Un autre attribut du Bouddha est lokavida, ce qui signifie qu'il voit le monde, qu'il connaît le monde tel qu'il est. Où est le monde que le Bouddha connaît? Quand on réfléchit à la question: "ou est le monde?", on s'aperçoit qu'il est dans notre esprit. En général, ce n'est pas ainsi que l'on conçoit le monde, on le voit plutôt comme la planète. On regarde une carte et on voit que la Suisse est en bleu et que l'Angleterre est rose. On pense à l'Asie, l'Australie et l'Amérique comme au monde, comme quelque chose que l'on peut connaître parce qu'il y a des cartes ou parce qu'on a étudié l'histoire et la géographie. Mais le vrai monde est dans l'esprit et on connaît le monde quand on connaît son esprit. En observant l'esprit et en y réfléchissant, on découvre le monde tel qu'il est, tel qu'il apparaît vraiment dans notre conscience - les peurs, les désirs, les idées et les opinions, les perceptions qui vont et viennent. tel est le sens de lokavida.

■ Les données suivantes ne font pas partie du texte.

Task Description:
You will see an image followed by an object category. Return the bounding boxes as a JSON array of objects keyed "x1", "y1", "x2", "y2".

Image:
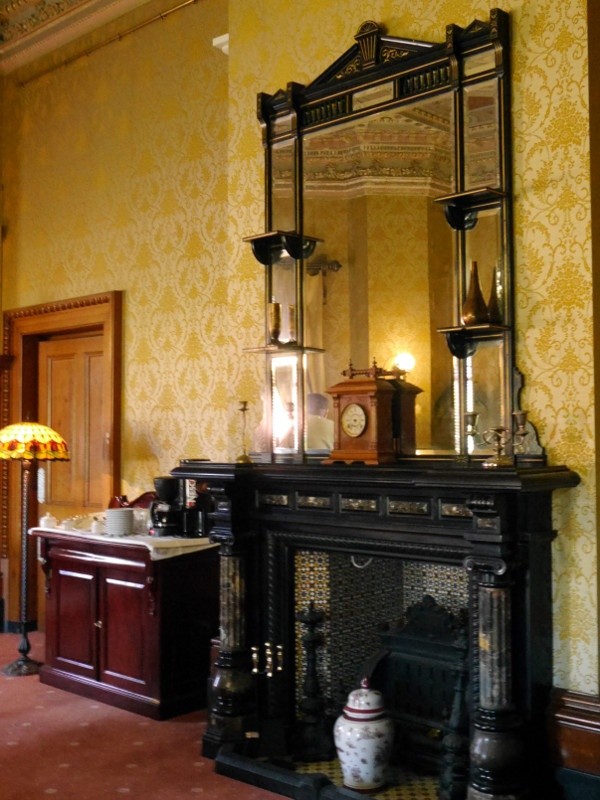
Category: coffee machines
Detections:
[{"x1": 149, "y1": 476, "x2": 178, "y2": 537}]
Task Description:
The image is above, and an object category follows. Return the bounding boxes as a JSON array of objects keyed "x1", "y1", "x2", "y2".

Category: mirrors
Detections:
[{"x1": 257, "y1": 7, "x2": 546, "y2": 455}]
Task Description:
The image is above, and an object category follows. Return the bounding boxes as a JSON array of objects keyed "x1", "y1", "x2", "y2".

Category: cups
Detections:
[{"x1": 105, "y1": 509, "x2": 134, "y2": 534}]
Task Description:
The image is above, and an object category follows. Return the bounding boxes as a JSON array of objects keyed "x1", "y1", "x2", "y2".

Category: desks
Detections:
[{"x1": 171, "y1": 459, "x2": 580, "y2": 800}]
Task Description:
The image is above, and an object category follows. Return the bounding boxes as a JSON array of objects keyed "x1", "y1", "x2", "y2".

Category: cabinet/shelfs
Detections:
[
  {"x1": 28, "y1": 527, "x2": 219, "y2": 721},
  {"x1": 243, "y1": 230, "x2": 300, "y2": 354},
  {"x1": 434, "y1": 186, "x2": 507, "y2": 357}
]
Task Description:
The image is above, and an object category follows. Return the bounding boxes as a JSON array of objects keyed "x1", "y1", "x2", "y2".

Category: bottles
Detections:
[
  {"x1": 462, "y1": 261, "x2": 488, "y2": 325},
  {"x1": 334, "y1": 677, "x2": 395, "y2": 792}
]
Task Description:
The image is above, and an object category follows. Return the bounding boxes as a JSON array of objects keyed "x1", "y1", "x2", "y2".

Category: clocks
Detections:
[
  {"x1": 387, "y1": 365, "x2": 424, "y2": 455},
  {"x1": 325, "y1": 356, "x2": 397, "y2": 465}
]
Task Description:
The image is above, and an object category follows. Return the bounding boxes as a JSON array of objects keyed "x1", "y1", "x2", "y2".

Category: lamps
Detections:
[{"x1": 0, "y1": 421, "x2": 72, "y2": 677}]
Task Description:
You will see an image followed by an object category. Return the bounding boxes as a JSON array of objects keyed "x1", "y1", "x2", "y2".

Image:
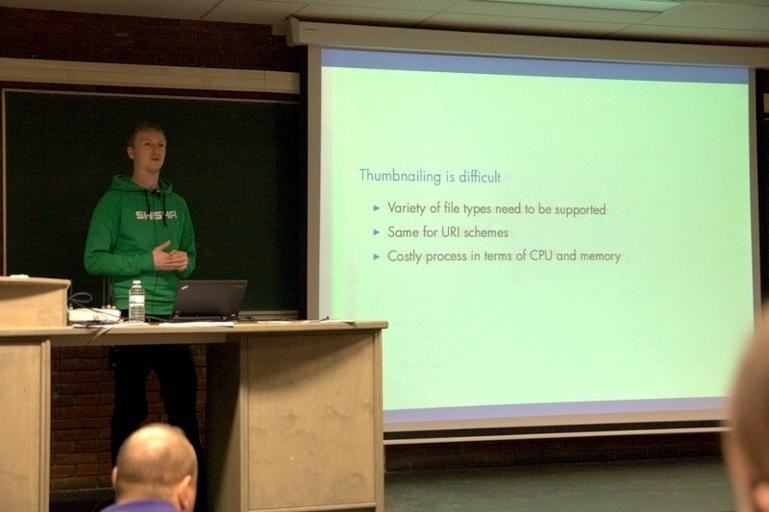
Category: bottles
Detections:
[{"x1": 128, "y1": 280, "x2": 145, "y2": 327}]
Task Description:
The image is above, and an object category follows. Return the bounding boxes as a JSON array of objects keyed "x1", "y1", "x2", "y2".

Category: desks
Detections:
[{"x1": 1, "y1": 318, "x2": 390, "y2": 511}]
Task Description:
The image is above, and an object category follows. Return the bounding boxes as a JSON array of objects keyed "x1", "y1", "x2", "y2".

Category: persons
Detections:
[
  {"x1": 718, "y1": 299, "x2": 769, "y2": 512},
  {"x1": 83, "y1": 120, "x2": 202, "y2": 465},
  {"x1": 98, "y1": 422, "x2": 199, "y2": 512}
]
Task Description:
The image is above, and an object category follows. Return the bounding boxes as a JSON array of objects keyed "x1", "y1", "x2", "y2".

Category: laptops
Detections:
[{"x1": 169, "y1": 280, "x2": 248, "y2": 322}]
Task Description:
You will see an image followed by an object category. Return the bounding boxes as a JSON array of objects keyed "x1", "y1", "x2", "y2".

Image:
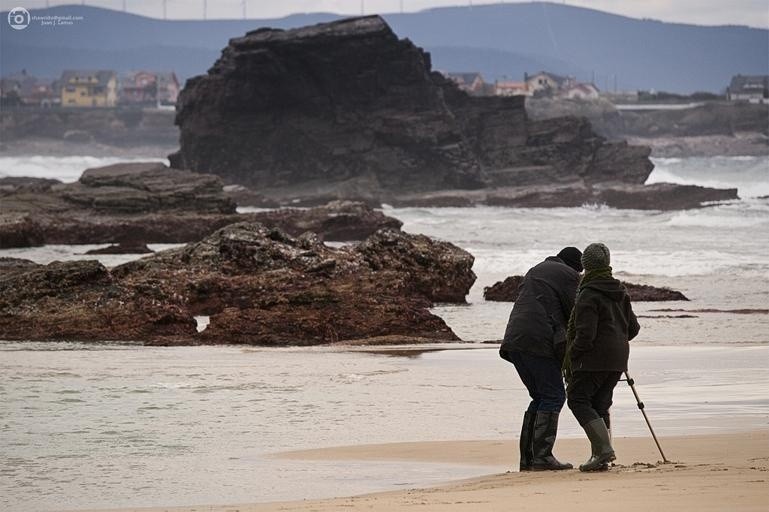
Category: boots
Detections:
[
  {"x1": 530, "y1": 408, "x2": 580, "y2": 471},
  {"x1": 518, "y1": 410, "x2": 535, "y2": 471},
  {"x1": 579, "y1": 415, "x2": 616, "y2": 473}
]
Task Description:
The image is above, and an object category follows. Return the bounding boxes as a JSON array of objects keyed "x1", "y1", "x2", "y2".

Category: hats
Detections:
[
  {"x1": 558, "y1": 246, "x2": 585, "y2": 274},
  {"x1": 581, "y1": 241, "x2": 612, "y2": 272}
]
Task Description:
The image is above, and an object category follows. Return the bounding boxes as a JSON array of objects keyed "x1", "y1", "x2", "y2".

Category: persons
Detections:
[
  {"x1": 498, "y1": 246, "x2": 584, "y2": 471},
  {"x1": 563, "y1": 243, "x2": 640, "y2": 473}
]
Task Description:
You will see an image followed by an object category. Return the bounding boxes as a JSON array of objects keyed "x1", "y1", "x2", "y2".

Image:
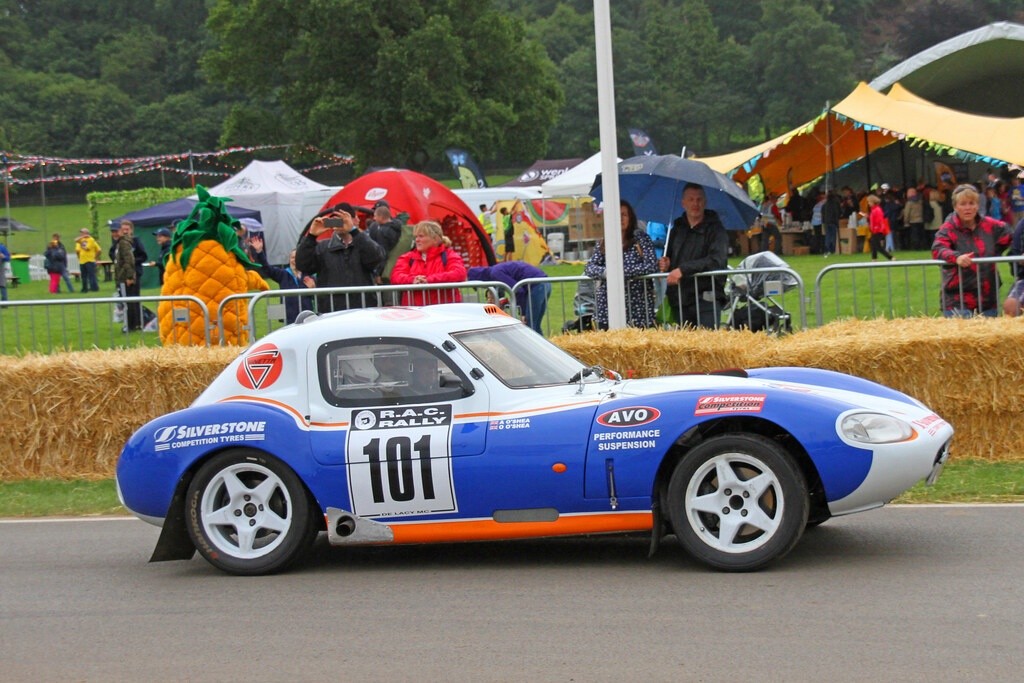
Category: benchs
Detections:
[
  {"x1": 4, "y1": 277, "x2": 20, "y2": 287},
  {"x1": 71, "y1": 270, "x2": 115, "y2": 282}
]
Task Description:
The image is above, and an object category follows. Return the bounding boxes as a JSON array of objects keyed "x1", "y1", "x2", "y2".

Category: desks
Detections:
[
  {"x1": 778, "y1": 231, "x2": 806, "y2": 255},
  {"x1": 96, "y1": 260, "x2": 114, "y2": 282},
  {"x1": 568, "y1": 238, "x2": 603, "y2": 260}
]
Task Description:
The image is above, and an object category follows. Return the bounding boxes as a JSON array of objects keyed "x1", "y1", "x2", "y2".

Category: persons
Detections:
[
  {"x1": 931, "y1": 184, "x2": 1014, "y2": 318},
  {"x1": 0, "y1": 166, "x2": 552, "y2": 337},
  {"x1": 726, "y1": 154, "x2": 1024, "y2": 317},
  {"x1": 584, "y1": 199, "x2": 658, "y2": 331},
  {"x1": 658, "y1": 182, "x2": 730, "y2": 331},
  {"x1": 371, "y1": 348, "x2": 461, "y2": 401},
  {"x1": 296, "y1": 203, "x2": 387, "y2": 313},
  {"x1": 389, "y1": 221, "x2": 467, "y2": 306}
]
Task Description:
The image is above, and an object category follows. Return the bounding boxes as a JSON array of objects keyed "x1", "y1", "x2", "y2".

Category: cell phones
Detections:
[{"x1": 322, "y1": 218, "x2": 343, "y2": 228}]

Le Bouddha est sarathi, ce qui signifie le conducteur de char, celui qui dirige l'équipage. Cela signifie que, lorsque nous prenons refuge dans le Bouddha, nous laissons ce qui est sage conduire plutôt que ce qui est stupide et ignorant. Nous nous tournons vers notre sagesse de Bouddha et elle nous fait travailler. En nous ouvrant à la sagesse, nous nous entraînons à vivre intelligemment. Nous apprenons à vivre dans notre corps et dans la société avec bonté et gentillesse. Nous apprenons à être utile au lieu d'être un poids ou une plaie pour le monde. Le Bouddha enseigne (sattha) aux dieux dans les royaumes célestes de même qu'il enseigne à tous les êtres humains. Cela signifie qu'il entraîne toutes les créatures vertueuses à voir les choses avec justesse, à connaître la vérité.


Le deuxième refuge : le Dhamma

On peut personnifier le Bouddha, en faire des images humaines, mais le refuge suivant, le Dhamma, n'a aucune qualité personnelle. On ne peut pas en faire une image humaine. le symbole généralement utilisé pour représenter le Dhamma est celui d'une roue (dhammacakka). Dhamma signifie "vérité", la vérité de ce qui est. Ainsi le Dhamma inclue tout - humain, animaux, anges et démons, tous les dieux - tout ce que l'on peut concevoir ou percevoir mais aussi la vérité immortelle. Le Dhamma inclut tout - la connaissance, la vérité, les conditions, toutes les expériences sensorielles, la vacuité et toutes les formes. Tout est Dhamma.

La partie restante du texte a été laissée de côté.